Updates and Information on Coronavirus (COVID-19)

Healthier at Home?

November 3, 2020

With the COVID-19 pandemic, home-based healthcare and telemedicine’s popularity is surging. Mayank Shah (PEMBA, ’19) isn’t surprised. Shah, a physician and CMO of Alegis Care, a Chicago-based company that offers a slate of home health services geared toward different populations and health conditions, has long advocated for home-based healthcare.

“I’ve always done home-based care in my practice,” he says. “As I’ve moved from practicing physician to CMO, I’ve seen firsthand that we need to dramatically change the way we deliver care.”

But convincing insurance companies – and even fellow physicians – isn’t easy. The common perception that home-based care is more expensive and less efficient remains. Not true, Shah says; it’s simply that few organizations have quantified the long-term benefits.

Shah set out to do just that, while in the Physician Executive MBA program in the University of Tennessee’s Haslam College of Business. He designed his Organizational Action Project (OAP), a sort of work-based research study, to compare the long-term outcomes of home-based care and location-based models using eight years of Alegis Care data.

The Hidden Cost of Office-Based Care

Healthcare practitioners and the health insurance industry frequently focus on short-term results. “We have an office-centric model because you can see 25 patients in a day versus seven in home-based care,” Shah says. “On the surface, that seems more efficient.”

Such efficiency may come at a cost. Shah cites a 70-year-old patient named Shirley who was labeled non-compliant by her primary care physician. She missed regular appointments and was difficult to reach by phone. She visited the emergency room six times in four months and was admitted four times for leg swelling and back pain. Each visit upped her medication count.

A single home visit by Alegis Care uncovered the problems, which were easily solved.

  • Shirley’s leg swelling came from sleeping in a recliner; switching to a hospital bed resolved the situation without medication.
  • Her sleeping position combined with a lack of access to food also had caused a sacral ulcer to develop, which sparked her back pain. Alegis arranged home meal delivery and trained her to keep pressure off her back. The ulcer healed.
  • Shirley’s landline phone service had been cut off, so Alegis got her a $25 mobile phone to contact her doctors. After months of isolation and depression, regular home visits and phone contact gave Shirley a real sense of connection. She didn’t return to the ER.

Millions of patients are homebound in the United States, many with complex or chronic conditions. How many might be treated successfully with home care before an ER visit becomes necessary? Most are not; less than one percent of primary care visits are home-based.

What’s the Value Proposition?

Shah sought a model to accurately assess the long-term benefits of home-based care and allow organizations to mine years of unexamined data to make better decisions.

The challenge was to compare equitably home-based care and office-based healthcare. It would be important, for example, to map a patient’s experience over years with a single physician. What value is created in that relationship? Alegis conducted a study that showed it takes an average of 4.2 office visits before a patient trusts the physician. In a familiar, home-based environment, it takes half that. What are the cost savings associated with that benefit, and how does that play out over time?

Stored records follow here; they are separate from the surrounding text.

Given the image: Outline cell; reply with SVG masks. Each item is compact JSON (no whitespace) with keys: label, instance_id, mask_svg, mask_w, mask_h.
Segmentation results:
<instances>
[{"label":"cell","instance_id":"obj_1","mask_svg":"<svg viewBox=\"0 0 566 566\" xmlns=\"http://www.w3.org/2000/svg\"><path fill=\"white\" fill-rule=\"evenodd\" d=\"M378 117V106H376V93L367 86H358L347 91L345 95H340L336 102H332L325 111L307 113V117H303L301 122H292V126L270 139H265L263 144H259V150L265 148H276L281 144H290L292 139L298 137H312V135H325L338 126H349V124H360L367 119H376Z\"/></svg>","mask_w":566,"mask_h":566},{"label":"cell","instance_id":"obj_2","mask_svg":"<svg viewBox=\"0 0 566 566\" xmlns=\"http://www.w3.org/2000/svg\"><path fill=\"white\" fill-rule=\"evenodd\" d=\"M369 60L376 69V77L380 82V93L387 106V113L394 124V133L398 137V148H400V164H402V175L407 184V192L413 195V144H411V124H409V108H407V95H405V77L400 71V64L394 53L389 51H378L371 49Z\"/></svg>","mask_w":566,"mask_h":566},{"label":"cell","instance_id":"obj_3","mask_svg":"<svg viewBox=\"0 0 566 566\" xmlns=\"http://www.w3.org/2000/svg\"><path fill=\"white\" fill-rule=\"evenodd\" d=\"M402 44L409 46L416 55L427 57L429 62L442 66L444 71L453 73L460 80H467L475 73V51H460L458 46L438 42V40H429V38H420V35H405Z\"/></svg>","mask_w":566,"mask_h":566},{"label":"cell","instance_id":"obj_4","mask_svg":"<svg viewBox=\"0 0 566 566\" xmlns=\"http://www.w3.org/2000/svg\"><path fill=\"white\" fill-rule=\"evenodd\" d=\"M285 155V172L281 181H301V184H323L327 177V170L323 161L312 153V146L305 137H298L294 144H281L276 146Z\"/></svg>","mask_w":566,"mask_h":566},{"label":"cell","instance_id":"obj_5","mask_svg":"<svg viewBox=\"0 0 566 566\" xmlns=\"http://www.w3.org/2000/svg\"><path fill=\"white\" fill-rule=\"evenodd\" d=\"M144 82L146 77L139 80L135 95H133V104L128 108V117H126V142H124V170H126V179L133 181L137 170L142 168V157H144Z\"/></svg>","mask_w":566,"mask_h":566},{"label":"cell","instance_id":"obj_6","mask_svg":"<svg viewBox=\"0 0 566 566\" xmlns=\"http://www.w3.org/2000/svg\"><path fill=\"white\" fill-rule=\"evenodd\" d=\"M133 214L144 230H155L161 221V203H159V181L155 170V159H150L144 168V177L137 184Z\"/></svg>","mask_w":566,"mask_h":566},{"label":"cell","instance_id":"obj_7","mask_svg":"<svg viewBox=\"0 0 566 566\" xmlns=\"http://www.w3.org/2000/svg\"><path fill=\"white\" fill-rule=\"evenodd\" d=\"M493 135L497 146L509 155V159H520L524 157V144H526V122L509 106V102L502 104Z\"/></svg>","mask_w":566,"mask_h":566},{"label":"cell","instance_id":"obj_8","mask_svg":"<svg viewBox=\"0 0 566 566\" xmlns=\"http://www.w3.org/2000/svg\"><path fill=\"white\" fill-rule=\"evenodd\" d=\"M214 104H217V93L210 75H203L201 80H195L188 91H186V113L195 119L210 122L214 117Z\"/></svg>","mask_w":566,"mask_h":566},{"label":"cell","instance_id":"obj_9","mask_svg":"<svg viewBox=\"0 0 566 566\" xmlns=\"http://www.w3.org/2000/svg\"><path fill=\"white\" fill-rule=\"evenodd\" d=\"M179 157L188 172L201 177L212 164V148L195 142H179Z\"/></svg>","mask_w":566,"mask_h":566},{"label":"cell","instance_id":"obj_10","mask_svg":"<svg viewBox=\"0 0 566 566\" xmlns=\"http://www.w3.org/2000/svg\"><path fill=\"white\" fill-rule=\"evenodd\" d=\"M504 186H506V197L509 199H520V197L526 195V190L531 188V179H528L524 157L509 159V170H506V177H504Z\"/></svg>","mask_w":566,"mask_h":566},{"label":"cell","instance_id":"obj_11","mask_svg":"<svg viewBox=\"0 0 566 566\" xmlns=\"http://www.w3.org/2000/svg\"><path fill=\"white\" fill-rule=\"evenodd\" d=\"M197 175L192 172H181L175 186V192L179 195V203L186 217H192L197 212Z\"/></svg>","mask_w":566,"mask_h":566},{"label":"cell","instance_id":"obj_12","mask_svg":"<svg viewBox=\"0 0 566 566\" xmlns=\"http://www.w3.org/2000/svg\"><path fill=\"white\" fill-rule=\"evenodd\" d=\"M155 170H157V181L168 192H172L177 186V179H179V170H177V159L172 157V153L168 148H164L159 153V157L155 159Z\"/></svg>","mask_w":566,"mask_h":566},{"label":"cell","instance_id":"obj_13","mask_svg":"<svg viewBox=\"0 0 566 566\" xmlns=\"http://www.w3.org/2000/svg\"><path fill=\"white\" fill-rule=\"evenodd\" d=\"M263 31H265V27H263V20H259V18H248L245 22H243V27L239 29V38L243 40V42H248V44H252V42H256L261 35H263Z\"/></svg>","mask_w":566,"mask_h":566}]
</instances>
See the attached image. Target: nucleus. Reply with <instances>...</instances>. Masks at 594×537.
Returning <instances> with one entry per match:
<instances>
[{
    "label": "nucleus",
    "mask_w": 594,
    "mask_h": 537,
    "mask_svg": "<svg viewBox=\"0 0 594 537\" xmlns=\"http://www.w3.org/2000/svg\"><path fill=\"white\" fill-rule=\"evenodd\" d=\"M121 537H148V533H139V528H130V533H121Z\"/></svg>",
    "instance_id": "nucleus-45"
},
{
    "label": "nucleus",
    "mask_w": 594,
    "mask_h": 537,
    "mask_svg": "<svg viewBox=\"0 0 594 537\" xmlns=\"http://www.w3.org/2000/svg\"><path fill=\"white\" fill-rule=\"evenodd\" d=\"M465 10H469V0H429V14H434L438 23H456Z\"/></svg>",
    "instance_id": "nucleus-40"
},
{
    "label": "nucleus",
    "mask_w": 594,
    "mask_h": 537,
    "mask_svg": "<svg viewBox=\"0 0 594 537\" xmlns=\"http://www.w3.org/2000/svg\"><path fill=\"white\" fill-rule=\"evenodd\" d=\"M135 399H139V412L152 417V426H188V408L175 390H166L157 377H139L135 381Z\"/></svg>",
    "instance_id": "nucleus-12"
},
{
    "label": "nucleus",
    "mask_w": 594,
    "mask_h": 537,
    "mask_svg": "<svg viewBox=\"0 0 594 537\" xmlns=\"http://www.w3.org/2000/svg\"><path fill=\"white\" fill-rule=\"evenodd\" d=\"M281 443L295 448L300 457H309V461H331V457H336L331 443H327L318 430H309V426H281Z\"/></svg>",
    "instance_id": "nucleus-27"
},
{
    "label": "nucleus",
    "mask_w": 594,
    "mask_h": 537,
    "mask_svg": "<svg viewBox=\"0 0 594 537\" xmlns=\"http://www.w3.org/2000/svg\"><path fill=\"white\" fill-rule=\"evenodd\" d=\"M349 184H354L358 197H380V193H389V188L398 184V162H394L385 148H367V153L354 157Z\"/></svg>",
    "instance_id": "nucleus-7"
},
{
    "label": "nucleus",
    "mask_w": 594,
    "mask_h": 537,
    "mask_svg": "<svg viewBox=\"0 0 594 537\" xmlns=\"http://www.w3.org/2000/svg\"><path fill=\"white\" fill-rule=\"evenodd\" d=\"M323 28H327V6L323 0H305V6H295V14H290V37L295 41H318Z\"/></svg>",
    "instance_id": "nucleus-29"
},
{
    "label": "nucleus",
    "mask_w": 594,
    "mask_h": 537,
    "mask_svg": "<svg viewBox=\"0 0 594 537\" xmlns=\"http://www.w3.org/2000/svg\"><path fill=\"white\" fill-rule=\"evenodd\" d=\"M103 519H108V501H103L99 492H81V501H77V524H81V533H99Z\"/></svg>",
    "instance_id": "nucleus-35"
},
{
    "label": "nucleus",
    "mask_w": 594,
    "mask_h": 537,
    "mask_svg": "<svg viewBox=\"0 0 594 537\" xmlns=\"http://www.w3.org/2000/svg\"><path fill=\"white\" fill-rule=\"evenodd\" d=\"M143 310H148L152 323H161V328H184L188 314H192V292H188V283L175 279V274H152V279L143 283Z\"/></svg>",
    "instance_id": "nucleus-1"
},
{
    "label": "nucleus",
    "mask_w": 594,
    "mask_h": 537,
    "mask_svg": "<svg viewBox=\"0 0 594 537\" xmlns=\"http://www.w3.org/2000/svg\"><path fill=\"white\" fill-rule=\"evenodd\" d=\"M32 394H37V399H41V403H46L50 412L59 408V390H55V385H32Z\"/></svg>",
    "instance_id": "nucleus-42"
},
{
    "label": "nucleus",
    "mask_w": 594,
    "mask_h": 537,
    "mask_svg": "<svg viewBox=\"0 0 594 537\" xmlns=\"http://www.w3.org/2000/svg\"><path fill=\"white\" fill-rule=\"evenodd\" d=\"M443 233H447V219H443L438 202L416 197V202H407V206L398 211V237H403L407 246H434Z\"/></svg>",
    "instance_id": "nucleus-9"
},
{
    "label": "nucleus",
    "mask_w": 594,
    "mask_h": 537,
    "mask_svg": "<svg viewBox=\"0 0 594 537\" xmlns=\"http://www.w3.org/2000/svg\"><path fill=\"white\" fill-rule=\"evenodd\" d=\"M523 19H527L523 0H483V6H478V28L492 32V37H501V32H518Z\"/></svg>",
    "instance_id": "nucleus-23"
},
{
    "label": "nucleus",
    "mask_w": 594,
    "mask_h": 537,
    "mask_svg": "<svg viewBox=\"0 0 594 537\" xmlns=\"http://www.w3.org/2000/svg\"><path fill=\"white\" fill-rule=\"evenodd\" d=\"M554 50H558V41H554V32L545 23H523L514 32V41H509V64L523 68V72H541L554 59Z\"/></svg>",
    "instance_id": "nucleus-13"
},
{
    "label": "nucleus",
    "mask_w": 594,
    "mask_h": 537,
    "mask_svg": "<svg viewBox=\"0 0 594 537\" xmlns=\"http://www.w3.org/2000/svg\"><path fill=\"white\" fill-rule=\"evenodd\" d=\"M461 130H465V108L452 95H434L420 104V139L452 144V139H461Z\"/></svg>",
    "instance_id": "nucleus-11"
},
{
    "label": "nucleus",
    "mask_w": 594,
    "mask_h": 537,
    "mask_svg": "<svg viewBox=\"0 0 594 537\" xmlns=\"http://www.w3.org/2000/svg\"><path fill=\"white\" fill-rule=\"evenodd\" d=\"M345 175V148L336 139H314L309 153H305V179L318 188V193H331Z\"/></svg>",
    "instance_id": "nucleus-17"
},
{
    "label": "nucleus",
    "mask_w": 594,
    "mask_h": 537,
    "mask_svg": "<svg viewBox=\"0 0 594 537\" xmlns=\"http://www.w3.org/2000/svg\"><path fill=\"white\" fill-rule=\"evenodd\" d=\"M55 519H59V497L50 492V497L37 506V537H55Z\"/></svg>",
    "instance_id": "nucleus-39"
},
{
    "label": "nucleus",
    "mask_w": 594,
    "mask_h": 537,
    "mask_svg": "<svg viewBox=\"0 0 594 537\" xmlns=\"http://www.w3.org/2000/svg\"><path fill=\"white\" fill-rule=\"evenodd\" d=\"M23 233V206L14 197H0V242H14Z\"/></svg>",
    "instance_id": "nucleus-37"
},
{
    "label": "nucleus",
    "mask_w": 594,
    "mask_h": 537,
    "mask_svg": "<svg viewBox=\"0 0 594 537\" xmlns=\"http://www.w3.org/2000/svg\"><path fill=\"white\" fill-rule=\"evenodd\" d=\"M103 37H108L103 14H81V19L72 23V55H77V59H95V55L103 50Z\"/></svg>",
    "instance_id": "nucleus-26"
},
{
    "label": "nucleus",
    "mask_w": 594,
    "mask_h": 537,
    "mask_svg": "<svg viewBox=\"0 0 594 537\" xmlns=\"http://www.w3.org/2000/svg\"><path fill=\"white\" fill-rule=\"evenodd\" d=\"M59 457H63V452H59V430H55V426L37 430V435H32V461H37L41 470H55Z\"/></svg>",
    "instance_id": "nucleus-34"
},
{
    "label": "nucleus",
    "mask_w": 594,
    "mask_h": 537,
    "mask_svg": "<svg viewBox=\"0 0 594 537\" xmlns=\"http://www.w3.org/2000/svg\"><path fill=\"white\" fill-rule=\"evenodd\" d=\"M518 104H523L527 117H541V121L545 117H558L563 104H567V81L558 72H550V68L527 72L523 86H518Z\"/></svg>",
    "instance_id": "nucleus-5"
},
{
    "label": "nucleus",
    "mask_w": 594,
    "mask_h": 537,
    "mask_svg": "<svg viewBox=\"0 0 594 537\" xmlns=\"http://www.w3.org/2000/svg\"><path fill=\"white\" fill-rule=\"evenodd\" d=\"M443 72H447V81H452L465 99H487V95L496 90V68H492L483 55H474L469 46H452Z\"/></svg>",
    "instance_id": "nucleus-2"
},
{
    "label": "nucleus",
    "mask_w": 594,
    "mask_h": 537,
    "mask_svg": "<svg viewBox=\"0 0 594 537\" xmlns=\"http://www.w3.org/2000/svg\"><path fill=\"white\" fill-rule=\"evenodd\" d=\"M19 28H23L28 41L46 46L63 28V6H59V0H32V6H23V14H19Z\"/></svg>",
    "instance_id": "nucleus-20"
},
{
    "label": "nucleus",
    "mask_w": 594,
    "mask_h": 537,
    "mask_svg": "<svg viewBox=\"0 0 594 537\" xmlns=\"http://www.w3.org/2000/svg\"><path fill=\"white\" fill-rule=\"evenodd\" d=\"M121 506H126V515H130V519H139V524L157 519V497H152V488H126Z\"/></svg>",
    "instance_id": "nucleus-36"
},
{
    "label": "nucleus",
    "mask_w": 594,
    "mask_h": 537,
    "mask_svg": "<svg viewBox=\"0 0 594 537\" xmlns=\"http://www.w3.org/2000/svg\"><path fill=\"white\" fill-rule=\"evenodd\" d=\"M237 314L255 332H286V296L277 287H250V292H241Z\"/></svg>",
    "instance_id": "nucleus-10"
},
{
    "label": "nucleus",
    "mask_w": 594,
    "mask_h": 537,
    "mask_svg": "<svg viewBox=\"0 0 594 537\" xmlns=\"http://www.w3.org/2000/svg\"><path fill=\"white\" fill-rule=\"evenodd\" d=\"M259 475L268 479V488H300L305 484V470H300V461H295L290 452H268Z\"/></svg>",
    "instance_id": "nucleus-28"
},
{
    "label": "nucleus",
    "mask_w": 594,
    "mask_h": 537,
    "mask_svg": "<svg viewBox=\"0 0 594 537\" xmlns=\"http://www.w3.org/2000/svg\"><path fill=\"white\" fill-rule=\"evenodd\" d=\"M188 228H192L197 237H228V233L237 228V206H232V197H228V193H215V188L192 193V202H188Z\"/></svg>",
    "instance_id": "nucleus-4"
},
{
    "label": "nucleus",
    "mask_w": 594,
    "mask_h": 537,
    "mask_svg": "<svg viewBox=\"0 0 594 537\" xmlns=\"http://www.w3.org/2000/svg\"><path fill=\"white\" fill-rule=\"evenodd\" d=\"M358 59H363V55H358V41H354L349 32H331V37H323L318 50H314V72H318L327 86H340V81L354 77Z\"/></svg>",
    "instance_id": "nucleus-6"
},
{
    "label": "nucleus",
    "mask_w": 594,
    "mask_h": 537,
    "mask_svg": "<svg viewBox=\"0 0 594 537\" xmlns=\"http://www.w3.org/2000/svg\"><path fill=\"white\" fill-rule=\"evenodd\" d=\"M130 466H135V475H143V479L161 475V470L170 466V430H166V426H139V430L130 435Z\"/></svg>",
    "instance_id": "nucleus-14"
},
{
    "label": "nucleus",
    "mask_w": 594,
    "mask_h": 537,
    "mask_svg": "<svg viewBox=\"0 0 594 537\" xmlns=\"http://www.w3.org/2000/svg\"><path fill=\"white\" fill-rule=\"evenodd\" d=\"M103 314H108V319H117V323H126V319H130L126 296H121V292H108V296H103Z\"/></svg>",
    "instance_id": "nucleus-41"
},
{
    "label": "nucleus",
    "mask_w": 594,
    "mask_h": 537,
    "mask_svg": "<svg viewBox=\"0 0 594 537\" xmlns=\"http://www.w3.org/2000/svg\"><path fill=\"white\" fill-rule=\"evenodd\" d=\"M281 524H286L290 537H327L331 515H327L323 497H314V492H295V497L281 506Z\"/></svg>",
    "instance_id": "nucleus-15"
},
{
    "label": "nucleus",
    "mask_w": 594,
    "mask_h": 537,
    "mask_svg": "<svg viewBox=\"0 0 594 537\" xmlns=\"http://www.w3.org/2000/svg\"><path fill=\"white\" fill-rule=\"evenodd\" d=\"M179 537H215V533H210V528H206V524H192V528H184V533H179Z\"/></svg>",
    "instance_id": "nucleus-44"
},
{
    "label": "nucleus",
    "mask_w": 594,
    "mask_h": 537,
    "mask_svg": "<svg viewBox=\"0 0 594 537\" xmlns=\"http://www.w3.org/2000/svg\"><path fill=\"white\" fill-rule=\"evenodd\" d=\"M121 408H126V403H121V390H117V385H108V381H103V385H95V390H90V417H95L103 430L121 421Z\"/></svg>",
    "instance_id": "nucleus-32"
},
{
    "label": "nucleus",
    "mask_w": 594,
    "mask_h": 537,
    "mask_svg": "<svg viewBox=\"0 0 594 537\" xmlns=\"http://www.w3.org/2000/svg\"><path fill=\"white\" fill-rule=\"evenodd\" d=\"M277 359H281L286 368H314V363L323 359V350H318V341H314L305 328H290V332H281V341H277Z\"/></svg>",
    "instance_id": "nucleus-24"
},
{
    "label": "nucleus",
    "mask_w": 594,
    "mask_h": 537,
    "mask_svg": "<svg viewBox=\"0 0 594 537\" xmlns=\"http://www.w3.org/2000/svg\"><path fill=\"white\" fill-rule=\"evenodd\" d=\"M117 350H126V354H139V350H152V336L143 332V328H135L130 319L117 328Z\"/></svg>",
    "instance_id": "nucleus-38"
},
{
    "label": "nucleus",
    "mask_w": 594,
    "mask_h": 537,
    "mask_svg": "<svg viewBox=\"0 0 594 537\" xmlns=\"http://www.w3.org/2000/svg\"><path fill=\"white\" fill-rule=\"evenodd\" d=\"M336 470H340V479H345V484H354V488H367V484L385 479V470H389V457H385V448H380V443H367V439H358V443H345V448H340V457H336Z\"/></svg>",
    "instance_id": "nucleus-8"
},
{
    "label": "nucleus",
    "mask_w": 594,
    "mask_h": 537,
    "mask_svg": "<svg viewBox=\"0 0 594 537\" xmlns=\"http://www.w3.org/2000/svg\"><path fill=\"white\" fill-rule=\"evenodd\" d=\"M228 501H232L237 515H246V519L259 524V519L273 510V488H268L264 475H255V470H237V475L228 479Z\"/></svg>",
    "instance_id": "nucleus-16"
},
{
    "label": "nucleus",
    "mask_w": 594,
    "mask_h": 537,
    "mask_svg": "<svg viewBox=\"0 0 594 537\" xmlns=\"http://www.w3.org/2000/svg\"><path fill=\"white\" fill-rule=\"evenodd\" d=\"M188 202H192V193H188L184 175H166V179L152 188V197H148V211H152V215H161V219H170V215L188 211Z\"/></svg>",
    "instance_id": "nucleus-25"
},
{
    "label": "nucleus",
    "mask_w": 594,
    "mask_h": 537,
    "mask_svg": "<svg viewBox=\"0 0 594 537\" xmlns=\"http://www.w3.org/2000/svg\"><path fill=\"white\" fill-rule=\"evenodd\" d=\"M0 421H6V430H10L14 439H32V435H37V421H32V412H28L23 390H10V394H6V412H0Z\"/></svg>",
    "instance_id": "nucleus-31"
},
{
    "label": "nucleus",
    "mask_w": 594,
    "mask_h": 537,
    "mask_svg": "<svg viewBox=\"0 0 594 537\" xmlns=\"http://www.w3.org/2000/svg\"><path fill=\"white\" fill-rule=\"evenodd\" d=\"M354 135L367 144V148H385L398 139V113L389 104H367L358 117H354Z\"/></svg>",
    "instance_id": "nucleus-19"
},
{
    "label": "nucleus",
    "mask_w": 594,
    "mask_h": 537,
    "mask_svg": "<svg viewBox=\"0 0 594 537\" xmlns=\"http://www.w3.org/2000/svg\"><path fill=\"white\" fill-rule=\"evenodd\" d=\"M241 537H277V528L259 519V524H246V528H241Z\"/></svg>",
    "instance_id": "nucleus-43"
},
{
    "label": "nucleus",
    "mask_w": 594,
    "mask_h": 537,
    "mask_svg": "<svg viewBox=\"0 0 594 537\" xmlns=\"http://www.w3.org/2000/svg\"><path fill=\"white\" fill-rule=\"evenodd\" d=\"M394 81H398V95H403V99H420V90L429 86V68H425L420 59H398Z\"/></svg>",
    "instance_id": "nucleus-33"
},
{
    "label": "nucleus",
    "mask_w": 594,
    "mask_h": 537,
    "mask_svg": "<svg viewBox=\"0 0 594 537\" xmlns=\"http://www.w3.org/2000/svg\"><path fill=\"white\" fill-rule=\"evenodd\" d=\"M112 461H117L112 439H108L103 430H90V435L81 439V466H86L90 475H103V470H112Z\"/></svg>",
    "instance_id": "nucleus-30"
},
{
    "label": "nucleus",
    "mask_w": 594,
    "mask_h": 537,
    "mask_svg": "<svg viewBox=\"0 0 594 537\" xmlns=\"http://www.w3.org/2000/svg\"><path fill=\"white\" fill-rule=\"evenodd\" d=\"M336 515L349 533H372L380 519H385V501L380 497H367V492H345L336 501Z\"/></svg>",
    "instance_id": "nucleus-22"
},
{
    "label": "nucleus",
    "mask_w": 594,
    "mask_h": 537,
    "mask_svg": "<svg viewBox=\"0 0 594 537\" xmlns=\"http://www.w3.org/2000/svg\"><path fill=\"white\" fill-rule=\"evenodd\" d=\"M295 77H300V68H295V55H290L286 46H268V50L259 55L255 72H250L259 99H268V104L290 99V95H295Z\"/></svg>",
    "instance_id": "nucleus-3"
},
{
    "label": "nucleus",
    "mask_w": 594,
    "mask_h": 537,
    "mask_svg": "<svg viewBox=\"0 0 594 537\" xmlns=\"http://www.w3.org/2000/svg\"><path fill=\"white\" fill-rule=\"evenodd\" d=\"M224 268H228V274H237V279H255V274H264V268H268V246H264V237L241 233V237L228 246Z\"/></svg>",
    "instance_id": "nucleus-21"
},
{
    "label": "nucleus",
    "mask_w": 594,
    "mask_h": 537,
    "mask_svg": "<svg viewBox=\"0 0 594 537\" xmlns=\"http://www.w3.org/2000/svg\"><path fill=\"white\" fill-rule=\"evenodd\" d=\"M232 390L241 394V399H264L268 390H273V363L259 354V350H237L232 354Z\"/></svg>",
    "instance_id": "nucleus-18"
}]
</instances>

Shah created his value-analysis model using factors across Alegis’ suite of home healthcare programs (e.g., medical spend, admissions and emergency visits, readmission rates, provider satisfaction, patient satisfaction). He measured the impact of each program and compared the results to a control group of patients who did not receive home-based care. The outcomes included:

  • Alegis’ Health Risk and Prevention Assessment program, providing periodic wellness visits and preventive screening to patients in good health, showed an 80 percent capture rate for frequently missed chronic conditions and a 6-to-1 ROI.
  • Complex Care Management, which delivers primary care to chronically ill homebound patients, achieved a 39 percent reduction in hospital admissions and a 47 percent reduction in readmissions, delivering a 4-to-1 ROI.
  • Chronic Care Management, which extends primary care into the home via nurse practitioners, achieved similar admissions reduction rates and delivered a 2.3-to-1 ROI.
  • End-of-Life Primary Care saved $2,082 per month in medical spending over the control group.
  • Transitions of Care, a pilot program designed to ease patients from acute care settings back to the home environment, reduced hospital admissions by 70 percent, ER visits by 80 percent and readmissions by 37 percent.

All of these results were consistent over time. Based on his findings, Shah recommends that providers, healthcare systems and third-party payers prioritize a strategy to deliver home-based healthcare to all segments of the population. Additionally, the benefit of a home visit can be extended affordably with televisits, making potential savings even greater.

Shah hopes to share his model in the healthcare community along with the recognition that home-based healthcare has value beyond what can be measured in the short term or in dollars and cents. “It has a significant long-term impact not just on outcomes,” he says, “but on each individual’s experience of the healthcare journey.”